[Supplied material Boundary: Start]
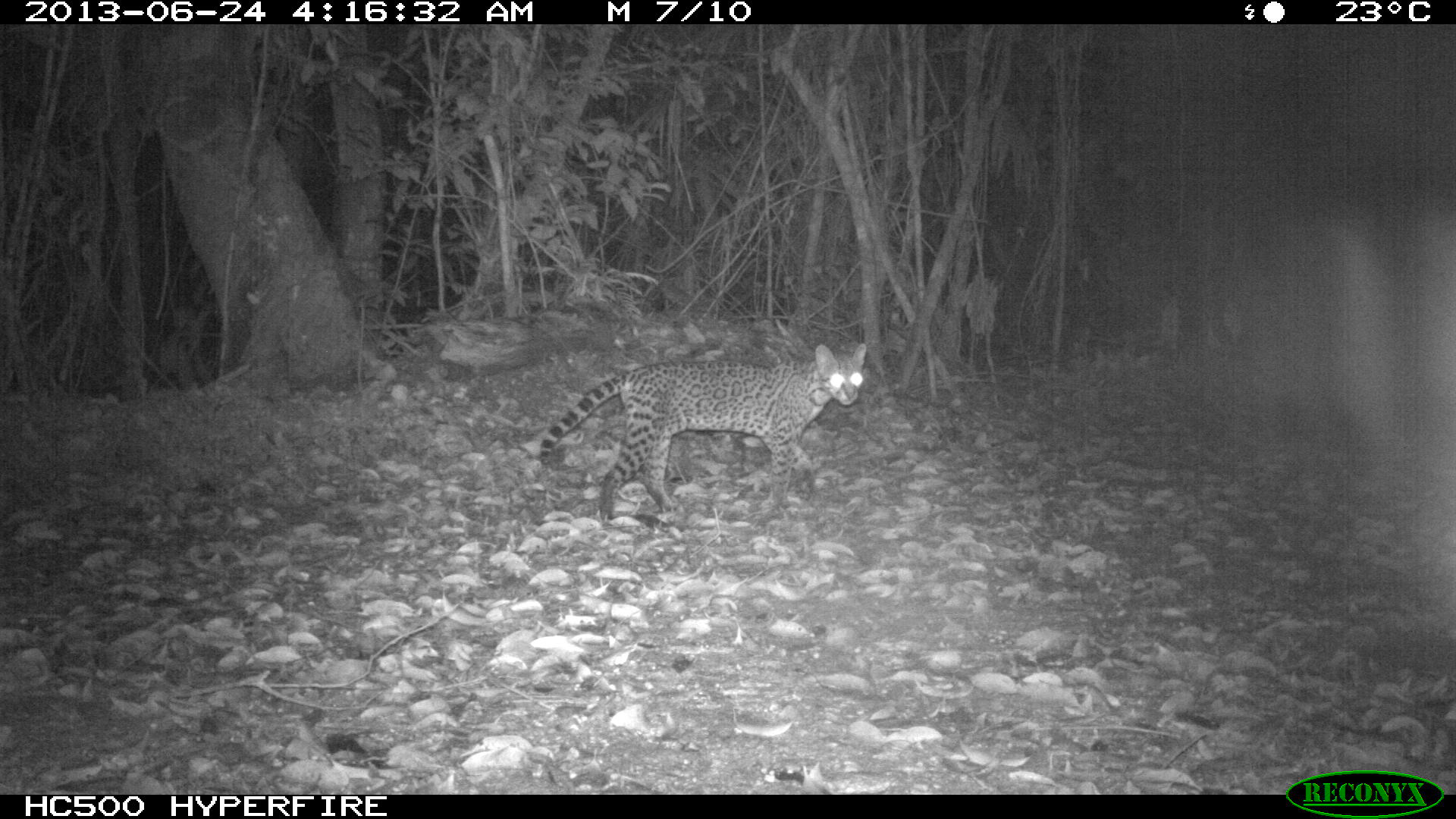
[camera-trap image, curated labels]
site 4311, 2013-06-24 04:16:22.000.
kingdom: Animalia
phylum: Chordata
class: Mammalia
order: Carnivora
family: Felidae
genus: Leopardus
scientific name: Leopardus pardalis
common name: ocelot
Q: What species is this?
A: Leopardus pardalis (ocelot).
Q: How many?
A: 1.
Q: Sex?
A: Female.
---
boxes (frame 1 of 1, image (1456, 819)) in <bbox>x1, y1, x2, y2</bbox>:
leopardus pardalis: <bbox>538, 343, 866, 528</bbox>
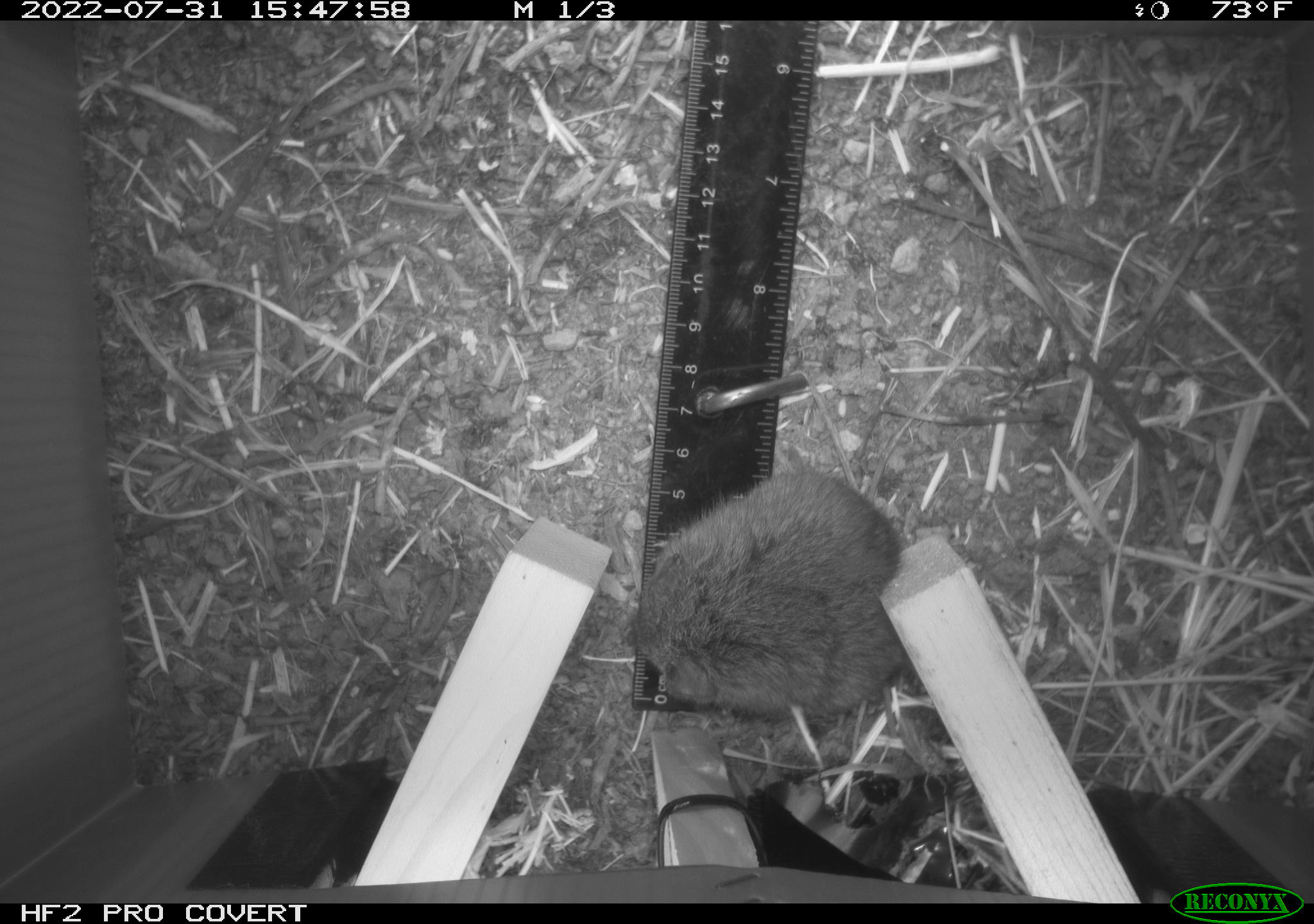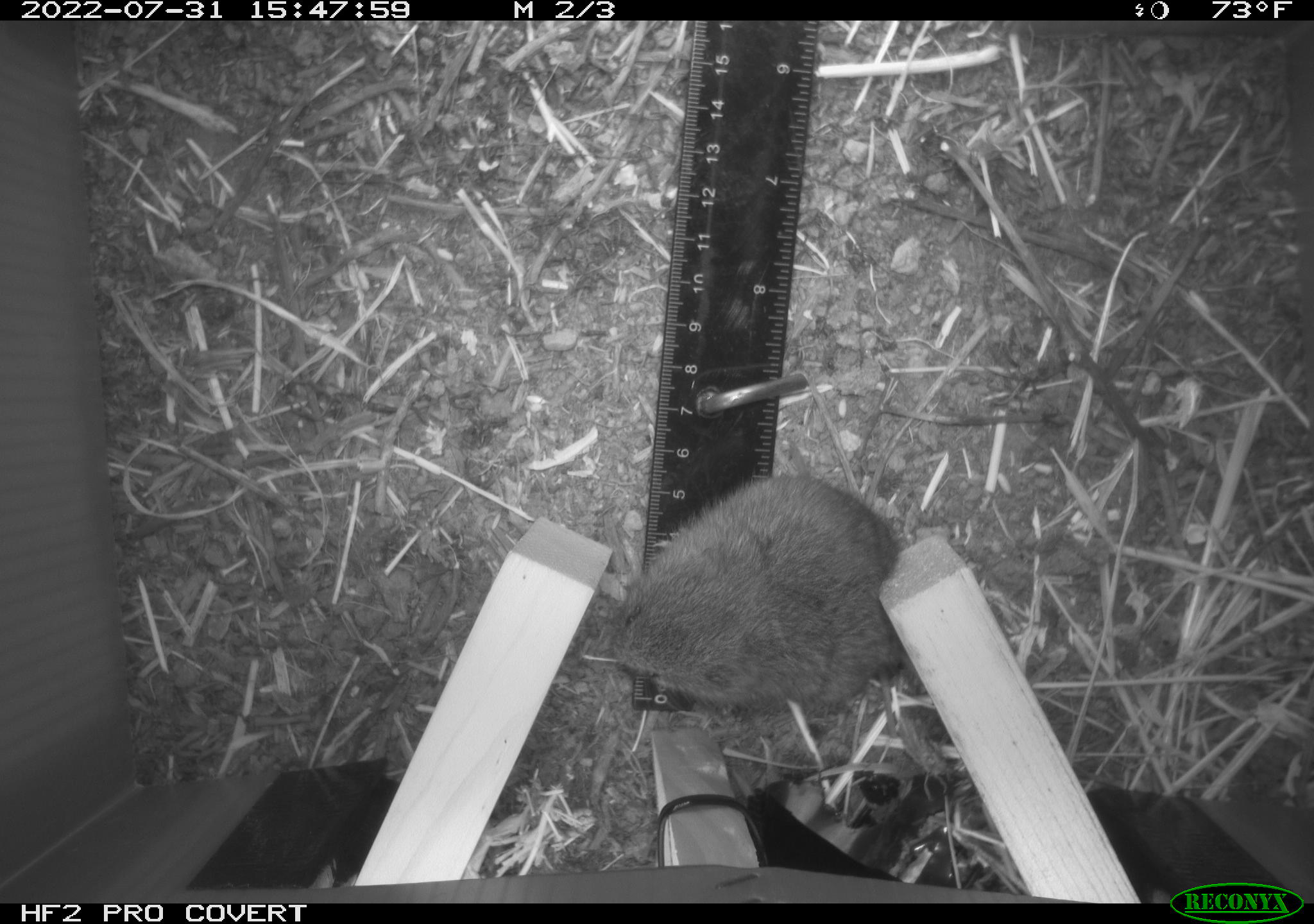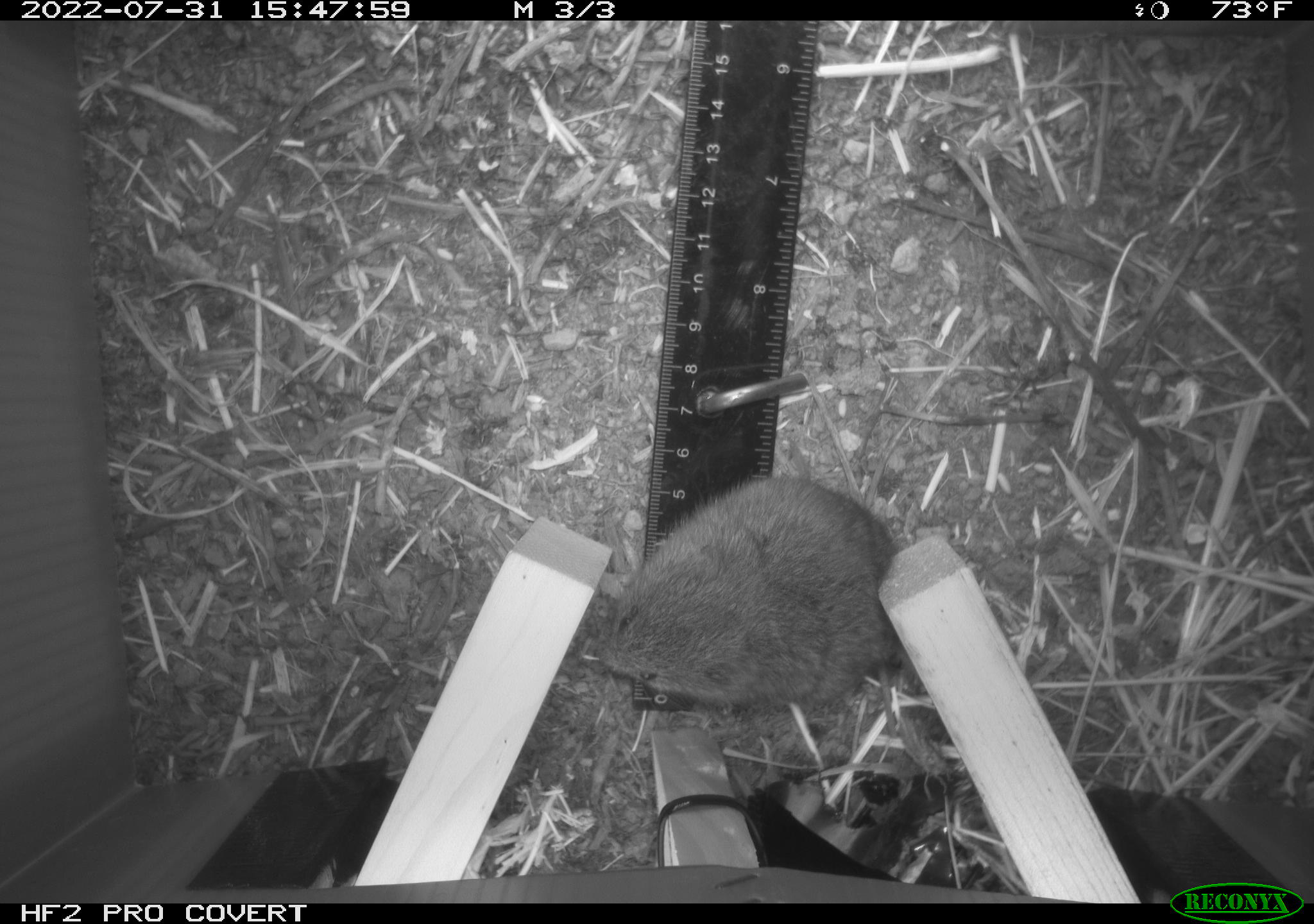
[Supplied material Boundary: End]
Restate word for word only the lines from the one with "class: Mammalia" through the last line of the material, both included. Any picture should be left out.

**Task output**:
class: Mammalia
order: Carnivora
family: Felidae
genus: Leopardus
scientific name: Leopardus pardalis
common name: ocelot
Q: What species is this?
A: Leopardus pardalis (ocelot).
Q: How many?
A: 1.
Q: Sex?
A: Female.
---
boxes (frame 1 of 1, image (1456, 819)) in <bbox>x1, y1, x2, y2</bbox>:
leopardus pardalis: <bbox>538, 343, 866, 528</bbox>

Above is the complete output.